Task description: Copy out every one of the items below word for word, changing nothing.
Task inputs below:
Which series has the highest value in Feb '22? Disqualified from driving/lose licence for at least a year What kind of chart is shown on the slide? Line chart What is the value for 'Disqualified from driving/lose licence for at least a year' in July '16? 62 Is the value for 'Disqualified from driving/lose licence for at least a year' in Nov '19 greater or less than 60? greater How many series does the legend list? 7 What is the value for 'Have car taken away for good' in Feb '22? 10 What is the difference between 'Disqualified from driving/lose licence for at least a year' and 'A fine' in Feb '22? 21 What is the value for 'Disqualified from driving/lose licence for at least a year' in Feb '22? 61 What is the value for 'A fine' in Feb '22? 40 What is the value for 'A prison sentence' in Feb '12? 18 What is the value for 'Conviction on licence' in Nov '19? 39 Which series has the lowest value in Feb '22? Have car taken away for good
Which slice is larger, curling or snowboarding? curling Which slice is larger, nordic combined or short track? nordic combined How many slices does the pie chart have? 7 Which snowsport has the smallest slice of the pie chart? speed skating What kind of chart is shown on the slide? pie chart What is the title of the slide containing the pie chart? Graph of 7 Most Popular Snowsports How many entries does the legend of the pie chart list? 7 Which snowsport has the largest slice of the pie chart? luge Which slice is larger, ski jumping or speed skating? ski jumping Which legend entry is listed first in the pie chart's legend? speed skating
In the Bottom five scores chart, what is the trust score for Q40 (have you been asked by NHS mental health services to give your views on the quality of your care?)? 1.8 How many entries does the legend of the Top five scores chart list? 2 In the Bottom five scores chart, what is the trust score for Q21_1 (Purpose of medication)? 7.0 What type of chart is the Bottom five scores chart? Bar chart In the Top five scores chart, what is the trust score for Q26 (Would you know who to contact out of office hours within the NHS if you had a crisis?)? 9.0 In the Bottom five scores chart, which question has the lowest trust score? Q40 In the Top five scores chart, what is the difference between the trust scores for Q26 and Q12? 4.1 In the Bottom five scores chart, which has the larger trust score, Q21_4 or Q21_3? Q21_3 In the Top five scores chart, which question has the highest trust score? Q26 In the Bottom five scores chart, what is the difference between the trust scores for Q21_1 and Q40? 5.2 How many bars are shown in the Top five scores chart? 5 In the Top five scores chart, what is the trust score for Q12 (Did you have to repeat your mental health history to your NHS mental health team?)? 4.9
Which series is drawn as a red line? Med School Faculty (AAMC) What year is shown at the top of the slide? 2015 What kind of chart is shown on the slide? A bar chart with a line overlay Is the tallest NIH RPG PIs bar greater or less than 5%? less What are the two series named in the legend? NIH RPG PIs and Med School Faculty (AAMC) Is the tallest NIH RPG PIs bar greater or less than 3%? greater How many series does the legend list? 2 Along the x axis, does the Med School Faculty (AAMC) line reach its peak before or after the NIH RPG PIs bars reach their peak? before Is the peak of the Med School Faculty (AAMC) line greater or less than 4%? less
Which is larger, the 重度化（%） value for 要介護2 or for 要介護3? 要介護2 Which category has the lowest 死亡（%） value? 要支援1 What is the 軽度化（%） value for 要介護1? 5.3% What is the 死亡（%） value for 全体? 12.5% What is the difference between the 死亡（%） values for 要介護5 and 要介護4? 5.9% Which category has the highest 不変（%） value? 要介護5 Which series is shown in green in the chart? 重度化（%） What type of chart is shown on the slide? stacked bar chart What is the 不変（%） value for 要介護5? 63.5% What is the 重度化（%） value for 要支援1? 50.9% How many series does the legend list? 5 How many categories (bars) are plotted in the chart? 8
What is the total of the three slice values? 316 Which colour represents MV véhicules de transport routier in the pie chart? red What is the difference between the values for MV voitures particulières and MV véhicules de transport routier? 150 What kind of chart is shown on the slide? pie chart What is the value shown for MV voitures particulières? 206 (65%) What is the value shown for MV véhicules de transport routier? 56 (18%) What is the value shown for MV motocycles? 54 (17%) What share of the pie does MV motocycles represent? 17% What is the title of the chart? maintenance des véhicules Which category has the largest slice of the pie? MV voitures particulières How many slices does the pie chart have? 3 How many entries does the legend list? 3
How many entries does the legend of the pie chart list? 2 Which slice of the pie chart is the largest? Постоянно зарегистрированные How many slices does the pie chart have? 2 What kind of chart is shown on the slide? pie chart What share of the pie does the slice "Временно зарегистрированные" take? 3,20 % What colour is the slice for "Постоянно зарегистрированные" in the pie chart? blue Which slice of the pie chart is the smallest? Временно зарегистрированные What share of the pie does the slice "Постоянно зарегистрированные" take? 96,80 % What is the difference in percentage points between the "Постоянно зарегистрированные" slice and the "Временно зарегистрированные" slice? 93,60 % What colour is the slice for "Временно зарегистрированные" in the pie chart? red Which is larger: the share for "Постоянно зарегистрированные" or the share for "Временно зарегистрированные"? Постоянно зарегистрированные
End of Task inputs.
Solution:
Which series has the highest value in Feb '22? Disqualified from driving/lose licence for at least a year What kind of chart is shown on the slide? Line chart What is the value for 'Disqualified from driving/lose licence for at least a year' in July '16? 62 Is the value for 'Disqualified from driving/lose licence for at least a year' in Nov '19 greater or less than 60? greater How many series does the legend list? 7 What is the value for 'Have car taken away for good' in Feb '22? 10 What is the difference between 'Disqualified from driving/lose licence for at least a year' and 'A fine' in Feb '22? 21 What is the value for 'Disqualified from driving/lose licence for at least a year' in Feb '22? 61 What is the value for 'A fine' in Feb '22? 40 What is the value for 'A prison sentence' in Feb '12? 18 What is the value for 'Conviction on licence' in Nov '19? 39 Which series has the lowest value in Feb '22? Have car taken away for good
Which slice is larger, curling or snowboarding? curling Which slice is larger, nordic combined or short track? nordic combined How many slices does the pie chart have? 7 Which snowsport has the smallest slice of the pie chart? speed skating What kind of chart is shown on the slide? pie chart What is the title of the slide containing the pie chart? Graph of 7 Most Popular Snowsports How many entries does the legend of the pie chart list? 7 Which snowsport has the largest slice of the pie chart? luge Which slice is larger, ski jumping or speed skating? ski jumping Which legend entry is listed first in the pie chart's legend? speed skating
In the Bottom five scores chart, what is the trust score for Q40 (have you been asked by NHS mental health services to give your views on the quality of your care?)? 1.8 How many entries does the legend of the Top five scores chart list? 2 In the Bottom five scores chart, what is the trust score for Q21_1 (Purpose of medication)? 7.0 What type of chart is the Bottom five scores chart? Bar chart In the Top five scores chart, what is the trust score for Q26 (Would you know who to contact out of office hours within the NHS if you had a crisis?)? 9.0 In the Bottom five scores chart, which question has the lowest trust score? Q40 In the Top five scores chart, what is the difference between the trust scores for Q26 and Q12? 4.1 In the Bottom five scores chart, which has the larger trust score, Q21_4 or Q21_3? Q21_3 In the Top five scores chart, which question has the highest trust score? Q26 In the Bottom five scores chart, what is the difference between the trust scores for Q21_1 and Q40? 5.2 How many bars are shown in the Top five scores chart? 5 In the Top five scores chart, what is the trust score for Q12 (Did you have to repeat your mental health history to your NHS mental health team?)? 4.9
Which series is drawn as a red line? Med School Faculty (AAMC) What year is shown at the top of the slide? 2015 What kind of chart is shown on the slide? A bar chart with a line overlay Is the tallest NIH RPG PIs bar greater or less than 5%? less What are the two series named in the legend? NIH RPG PIs and Med School Faculty (AAMC) Is the tallest NIH RPG PIs bar greater or less than 3%? greater How many series does the legend list? 2 Along the x axis, does the Med School Faculty (AAMC) line reach its peak before or after the NIH RPG PIs bars reach their peak? before Is the peak of the Med School Faculty (AAMC) line greater or less than 4%? less
Which is larger, the 重度化（%） value for 要介護2 or for 要介護3? 要介護2 Which category has the lowest 死亡（%） value? 要支援1 What is the 軽度化（%） value for 要介護1? 5.3% What is the 死亡（%） value for 全体? 12.5% What is the difference between the 死亡（%） values for 要介護5 and 要介護4? 5.9% Which category has the highest 不変（%） value? 要介護5 Which series is shown in green in the chart? 重度化（%） What type of chart is shown on the slide? stacked bar chart What is the 不変（%） value for 要介護5? 63.5% What is the 重度化（%） value for 要支援1? 50.9% How many series does the legend list? 5 How many categories (bars) are plotted in the chart? 8
What is the total of the three slice values? 316 Which colour represents MV véhicules de transport routier in the pie chart? red What is the difference between the values for MV voitures particulières and MV véhicules de transport routier? 150 What kind of chart is shown on the slide? pie chart What is the value shown for MV voitures particulières? 206 (65%) What is the value shown for MV véhicules de transport routier? 56 (18%) What is the value shown for MV motocycles? 54 (17%) What share of the pie does MV motocycles represent? 17% What is the title of the chart? maintenance des véhicules Which category has the largest slice of the pie? MV voitures particulières How many slices does the pie chart have? 3 How many entries does the legend list? 3
How many entries does the legend of the pie chart list? 2 Which slice of the pie chart is the largest? Постоянно зарегистрированные How many slices does the pie chart have? 2 What kind of chart is shown on the slide? pie chart What share of the pie does the slice "Временно зарегистрированные" take? 3,20 % What colour is the slice for "Постоянно зарегистрированные" in the pie chart? blue Which slice of the pie chart is the smallest? Временно зарегистрированные What share of the pie does the slice "Постоянно зарегистрированные" take? 96,80 % What is the difference in percentage points between the "Постоянно зарегистрированные" slice and the "Временно зарегистрированные" slice? 93,60 % What colour is the slice for "Временно зарегистрированные" in the pie chart? red Which is larger: the share for "Постоянно зарегистрированные" or the share for "Временно зарегистрированные"? Постоянно зарегистрированные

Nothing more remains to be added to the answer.